**Source**:
Roundup — a town with a unique name — is nestled in the valley near the Musselshell River near the Bull Mountains. It has long been renowned for its natural geographic design for rounding up livestock. It is still a place where old-fashioned values and ideals are present.
Roundup was once a gathering point for large herds of cattle that grazed up and down the valley. One of the town's highlights is the annual Roundup Cattle Drive. The drive is the western adventure of a lifetime. Besides being fun, the cattle drive is a real learning experience for participants who get a chance to find out exactly what farming and ranching operations are all about and why the delicate balance of the environment has always been so crucial here.
The Musselshell Valley Historical Museum houses a coal tunnel, complete with wooden car, carbide lamps, lunch pails, maps and photos. The exhibits tell the story of the birth of Roundup. Other exhibits include fossils, local Indian artifacts, and paintings by local artists. Guided tours through the museum are actually living history lessons.

**Exercises**:
[A] Answer these from the Roundup text:
(i) Which river is Roundup near?
(ii) What annual event is called one of the town's highlights?
(iii) What kind of car is in the museum's coal tunnel?
[B] Can you copy the stretch of the Roundup text from "The Musselshell Valley" through "living history lessons." word for word?

**Source excerpt**:
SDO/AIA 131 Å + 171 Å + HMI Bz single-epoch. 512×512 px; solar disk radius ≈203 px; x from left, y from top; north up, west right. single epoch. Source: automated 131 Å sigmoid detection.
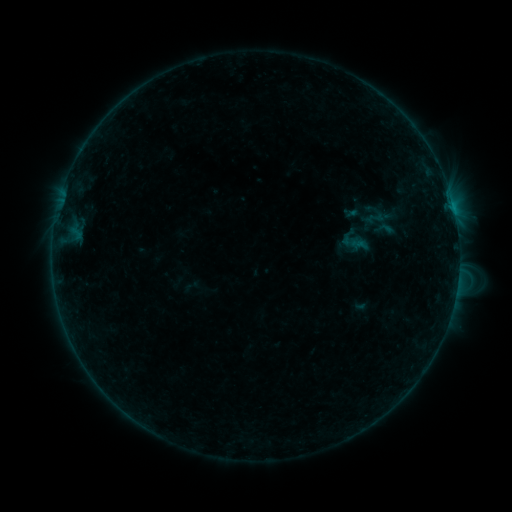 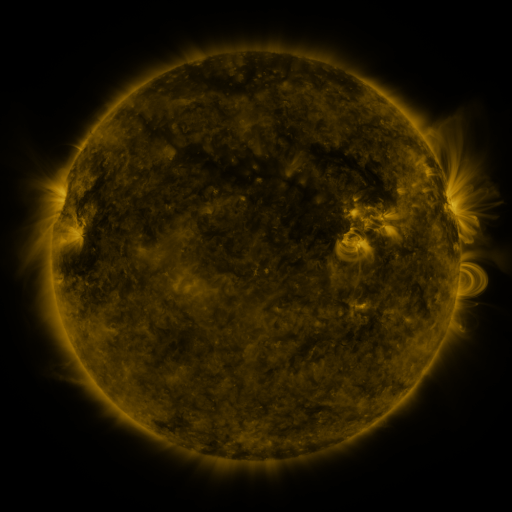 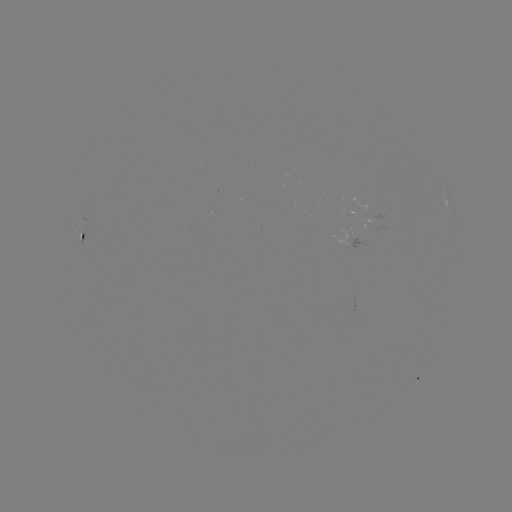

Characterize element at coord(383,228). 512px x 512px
sigmoid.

**Full solutions**:
[A]
(i) The Musselshell River.
(ii) The Roundup Cattle Drive.
(iii) A wooden car.

[B]
The Musselshell Valley Historical Museum houses a coal tunnel, complete with wooden car, carbide lamps, lunch pails, maps and photos. The exhibits tell the story of the birth of Roundup. Other exhibits include fossils, local Indian artifacts, and paintings by local artists. Guided tours through the museum are actually living history lessons.